In meditative mind states, as in hypnosis, selected brain connectomes are enlivened while others are subdued. Consciousness pathways in the brain are invited to shift course. Suggested is that these special mind states represent reshaped awareness dynamics that, coaxed away from their usual routes, are directed to novel destinations.
New configurations of brain processing enable us to achieve what we ordinarily could not. Hypnotic phenomena, for example, can be as dramatic as they are still unexplained. Anesthesia deep enough to sustain major surgeries, heart rate and blood pressure regulation, all-systems relaxation, regression far in the timeline of one’s life are only a few examples. Hundreds of therapeutic applications for hypnotic states applied to medicine are gathered in the academic literature (DeBetz 1985, Yapko 2014).

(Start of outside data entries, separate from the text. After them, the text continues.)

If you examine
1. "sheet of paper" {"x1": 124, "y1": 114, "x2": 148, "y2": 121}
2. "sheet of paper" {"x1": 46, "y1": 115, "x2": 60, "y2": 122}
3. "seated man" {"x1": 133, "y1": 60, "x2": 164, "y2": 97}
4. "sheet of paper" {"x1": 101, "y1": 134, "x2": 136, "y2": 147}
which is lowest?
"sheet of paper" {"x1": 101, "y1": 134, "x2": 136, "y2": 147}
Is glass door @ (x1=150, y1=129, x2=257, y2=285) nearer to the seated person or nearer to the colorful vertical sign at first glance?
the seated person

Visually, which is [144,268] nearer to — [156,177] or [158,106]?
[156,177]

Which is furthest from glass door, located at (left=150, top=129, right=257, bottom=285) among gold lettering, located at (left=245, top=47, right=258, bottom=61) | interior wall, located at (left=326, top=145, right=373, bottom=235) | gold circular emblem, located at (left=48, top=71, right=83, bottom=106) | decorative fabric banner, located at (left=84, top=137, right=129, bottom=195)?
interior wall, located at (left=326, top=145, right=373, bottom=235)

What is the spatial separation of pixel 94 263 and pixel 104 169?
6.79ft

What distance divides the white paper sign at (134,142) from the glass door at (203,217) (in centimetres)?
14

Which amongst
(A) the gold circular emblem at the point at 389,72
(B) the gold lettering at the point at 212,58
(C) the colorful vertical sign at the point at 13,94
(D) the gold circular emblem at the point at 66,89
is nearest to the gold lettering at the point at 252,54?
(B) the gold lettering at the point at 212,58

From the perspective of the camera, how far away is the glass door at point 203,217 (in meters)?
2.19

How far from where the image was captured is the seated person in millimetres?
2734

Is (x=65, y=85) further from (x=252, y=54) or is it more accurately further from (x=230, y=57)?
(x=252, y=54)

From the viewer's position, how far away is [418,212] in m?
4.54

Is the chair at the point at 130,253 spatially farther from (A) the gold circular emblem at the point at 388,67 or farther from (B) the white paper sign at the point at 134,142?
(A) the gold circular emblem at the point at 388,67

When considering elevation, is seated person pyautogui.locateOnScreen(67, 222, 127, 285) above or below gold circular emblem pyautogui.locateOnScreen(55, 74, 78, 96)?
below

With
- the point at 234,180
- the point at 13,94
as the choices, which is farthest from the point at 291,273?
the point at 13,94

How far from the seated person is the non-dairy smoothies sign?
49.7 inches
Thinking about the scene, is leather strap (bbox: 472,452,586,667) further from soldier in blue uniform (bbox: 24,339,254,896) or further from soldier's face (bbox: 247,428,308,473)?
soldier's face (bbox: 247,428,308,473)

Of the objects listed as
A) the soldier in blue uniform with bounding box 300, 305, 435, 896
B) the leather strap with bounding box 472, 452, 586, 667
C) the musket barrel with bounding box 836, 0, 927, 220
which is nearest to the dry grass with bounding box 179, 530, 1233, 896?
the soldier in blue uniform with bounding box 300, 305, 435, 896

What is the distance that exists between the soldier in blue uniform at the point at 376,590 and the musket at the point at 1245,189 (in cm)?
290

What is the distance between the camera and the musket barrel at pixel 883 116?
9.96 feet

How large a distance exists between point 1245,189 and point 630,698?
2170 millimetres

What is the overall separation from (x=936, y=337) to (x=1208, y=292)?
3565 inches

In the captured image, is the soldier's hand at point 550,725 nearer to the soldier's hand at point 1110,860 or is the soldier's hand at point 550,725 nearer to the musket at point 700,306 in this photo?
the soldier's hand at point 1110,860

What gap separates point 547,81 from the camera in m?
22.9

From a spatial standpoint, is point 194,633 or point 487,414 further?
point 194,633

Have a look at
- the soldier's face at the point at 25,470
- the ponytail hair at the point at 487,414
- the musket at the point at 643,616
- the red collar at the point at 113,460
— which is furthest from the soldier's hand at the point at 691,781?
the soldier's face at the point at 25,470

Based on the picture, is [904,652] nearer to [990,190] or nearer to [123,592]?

The brain’s plasticity can be appreciated through the looking glass of different perspectives. The repair of nervous tissue, as in injury or stroke, depends on the ability of remaining neurons to take stock, adapt, and regenerate. A great deal of research explores the properties of neuronal stem cells for rebuilding. The physical healing of nervous tissues, however, has its proprietary laws that often present frustrating time constraints (Costandi 2016).
Brain plasticity can also be approached via its software side, the mind. While the brain’s hardware, as any bodily tissue, has an optimal pace of healing, the mind, proportionally, has much more leeway for self-enhancement. One question beckons: Can the mind’s push toward wellness prod the brain’s hardware to accelerate its own healing?
The mind can endlessly transcend itself. Encouraging brain’s plasticity, as approached from the perspective of the mind, entails working with one of the most mysterious dimensions in the universe: Consciousness.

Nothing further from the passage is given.